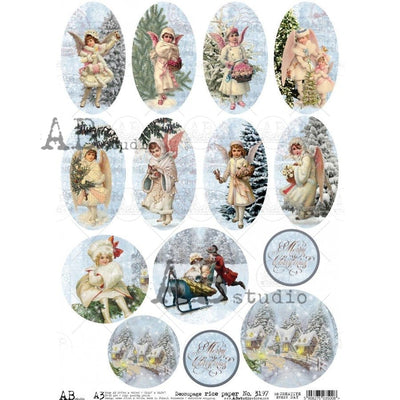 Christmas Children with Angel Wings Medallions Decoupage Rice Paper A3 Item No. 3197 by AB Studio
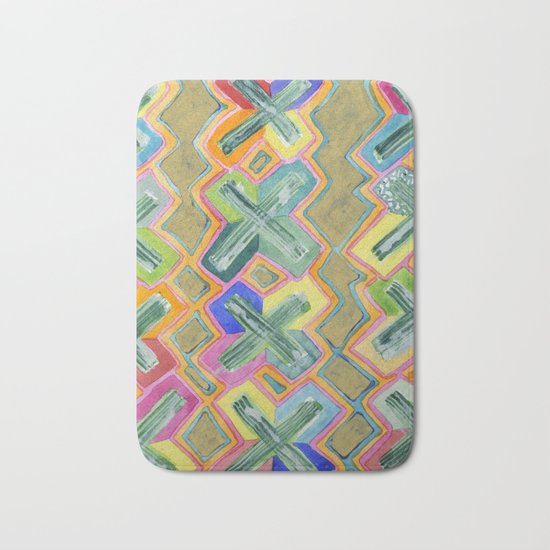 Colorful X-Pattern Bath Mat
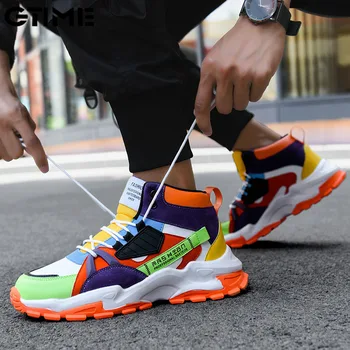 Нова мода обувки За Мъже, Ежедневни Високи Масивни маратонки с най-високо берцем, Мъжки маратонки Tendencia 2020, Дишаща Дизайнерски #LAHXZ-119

---

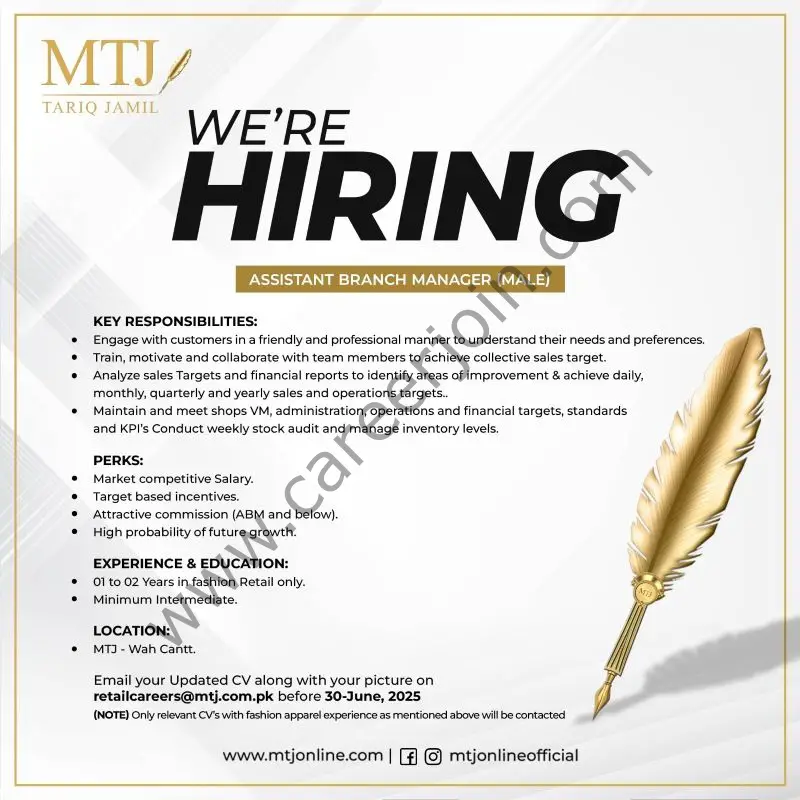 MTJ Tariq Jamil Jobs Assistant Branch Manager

==

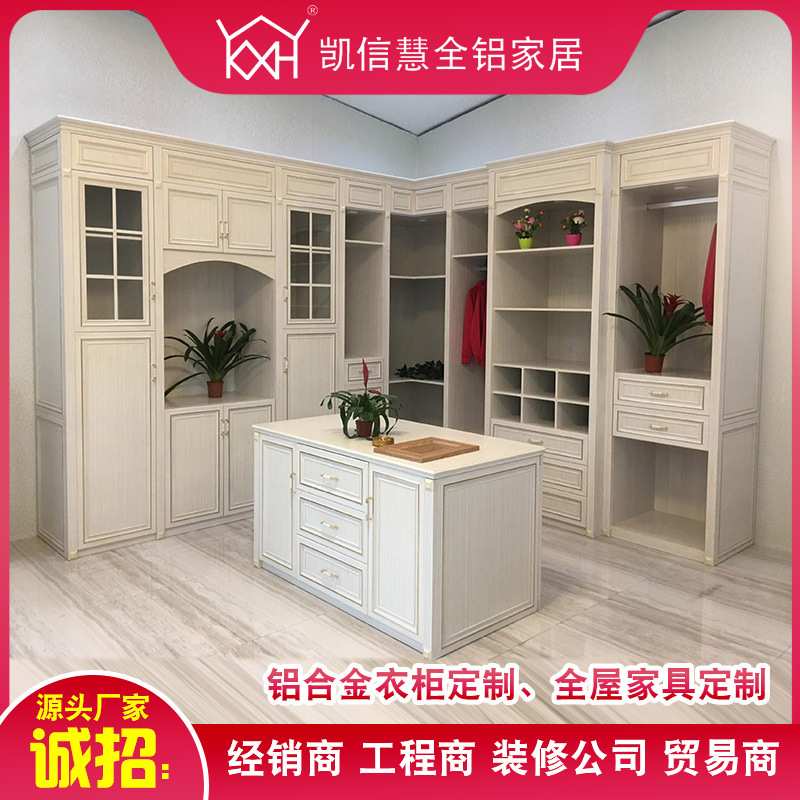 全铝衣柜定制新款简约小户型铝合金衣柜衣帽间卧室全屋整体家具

→ **WORK TASK**: Transcribe each item from the line containing "Christmas Children with" down to the line containing "Нова мода обувки", both ends included, character for character, and leave the pictures out.

→ **OUTPUT**:
 Christmas Children with Angel Wings Medallions Decoupage Rice Paper A3 Item No. 3197 by AB Studio
 Colorful X-Pattern Bath Mat
 Нова мода обувки За Мъже, Ежедневни Високи Масивни маратонки с най-високо берцем, Мъжки маратонки Tendencia 2020, Дишаща Дизайнерски #LAHXZ-119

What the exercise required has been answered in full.